So I spent five days in Tokyo at the beginning of my Winter Vacation and have made a short detour to Miyagi prefecture with some friends before I head back to the frozen northlands from whence I came. Miyagi prefecture, with its milder climate and larger and more interesting capital city, is still a major improvement over the town in Iwate where I currently lay my head, but it seems like a major drag after the kidney punch to the senses that was Tokyo, the world’s largest metropolitan area. While this does mean that I have some time to breathe and do some writing, it wasn’t easy for me to get on that northbound bullet train, to leave behind what seemed like a great gig—all the glitz and glamour and energy from such an enormous population combined with a crime rate that would be phenomenally low for an American city a tiny tiny fraction of Tokyo’s size—for the promise of rice fields and sub-zero temperatures and poor cell phone reception. I’m not knocking rice fields, exactly, but they’re not really my thing.
As I rode the Shinkansen up to Miyagi, when I wasn’t sleeping or listening to the old man in the seat across from mine suck off a toothpick for what seemed like (and actually was) two hours, I spent some time reading a book about the ending of the world and allowed my mind to wander, entertaining visions of moving to Tokyo and doing the big-city thing after a lifetime spent in places where a bunch of my friends and I could get together and while away half the night standing in a circle asking each other a million permutations of the question, “So, what is there to do?” without ever coming up with an acceptable answer. Sure, the rent’s high and I’d continue to have trouble communicating with people due to my lack of Japanese ability for the foreseeable future and would still probably feel isolated and alone more often than not even amidst all those huddled millions…but my thinking is that if I can put myself in a place that has the best of everything to offer, I can at least be hopeful of eventually finding whatever it is that I am looking for—be it serenity, security, a decent cup of coffee, inspiration, motivation, and/or creepy anime memorabilia for me to browse through in back-alley storefronts and then not buy in quantities sufficient to last an Age. The seasons of my soul (or whatever) have often been characterized by unnamed longing, so a big city seems like it might be the right place to hang out in. It’s simple mathematics: even though I still don’t know what it is that I want out of life, it is statistically more likely that if I ever do figure that shit out, I will be in a better position to obtain whatever Thing it is in Tokyo than I would be in most other places. Unless that Thing I wanted out of life turned out to be snow, in which case my current place of residence would provide a pretty solid foundation on which to build my future.

DATA PROVIDED:
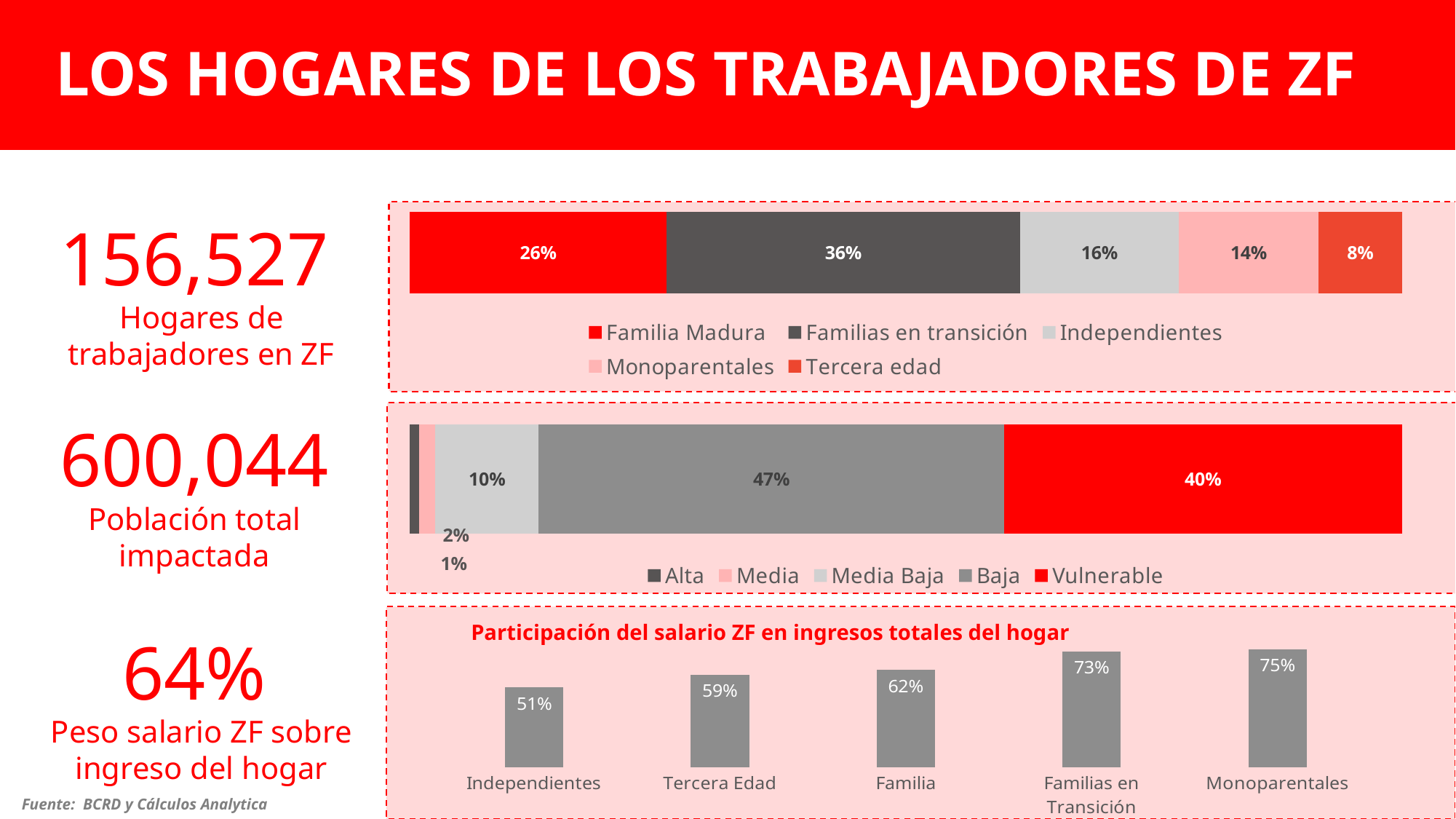
In the middle stacked bar chart, what share is labelled for Media Baja? 10% What kind of chart is the one titled 'Participación del salario ZF en ingresos totales del hogar'? Bar chart In the middle stacked bar chart, which is larger, Baja or Vulnerable? Baja In the chart titled 'Participación del salario ZF en ingresos totales del hogar', what is the difference between Monoparentales and Independientes? 24 percentage points In the middle stacked bar chart, what share is labelled for Baja? 47% In the top stacked bar chart, what share is labelled for Tercera edad? 8% In the chart titled 'Participación del salario ZF en ingresos totales del hogar', which category has the highest value? Monoparentales In the top stacked bar chart, which household type has the largest share? Familias en transición How many entries does the legend of the top stacked bar chart list? 5 In the chart titled 'Participación del salario ZF en ingresos totales del hogar', what is the value for Tercera Edad? 59% In the top stacked bar chart, what is the difference between the Familia Madura share and the Independientes share? 10 percentage points In the top stacked bar chart, what share is labelled for Familias en transición? 36%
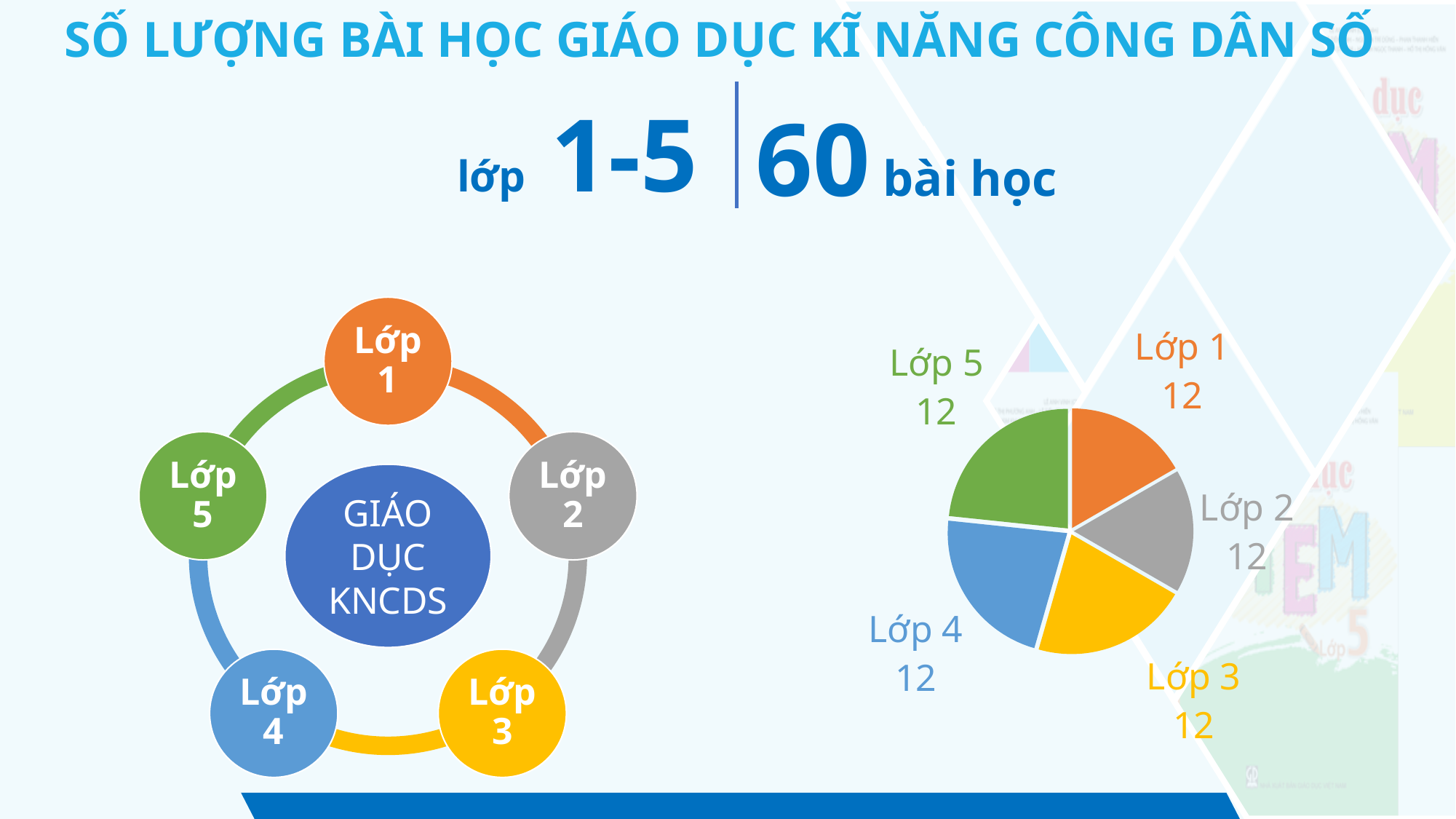
What is the value for Lớp 5 in the pie chart? 12 What is the value for Lớp 3 in the pie chart? 12 What colour is the Lớp 5 slice in the pie chart? green How many slices does the pie chart have? 5 What is the total of all the slice values in the pie chart? 60 What is the value for Lớp 4 in the pie chart? 12 What share of the pie chart does the Lớp 3 slice represent? 20% What is the value for Lớp 1 in the pie chart? 12 What is the difference between the values for Lớp 1 and Lớp 4 in the pie chart? 0 What type of chart is shown on the right side of the slide? pie chart What is the value for Lớp 2 in the pie chart? 12 What colour is the Lớp 3 slice in the pie chart? yellow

ACTIVITY:
Answer these questions about the Tokyo post above.
1. How many days were spent in Tokyo at the beginning of the Winter Vacation?
2. In which prefecture is the town where the writer currently lives?
3. For how long did the old man across the aisle on the Shinkansen suck on a toothpick?

RESULT BELOW:
1. Five days.
2. Iwate.
3. Two hours.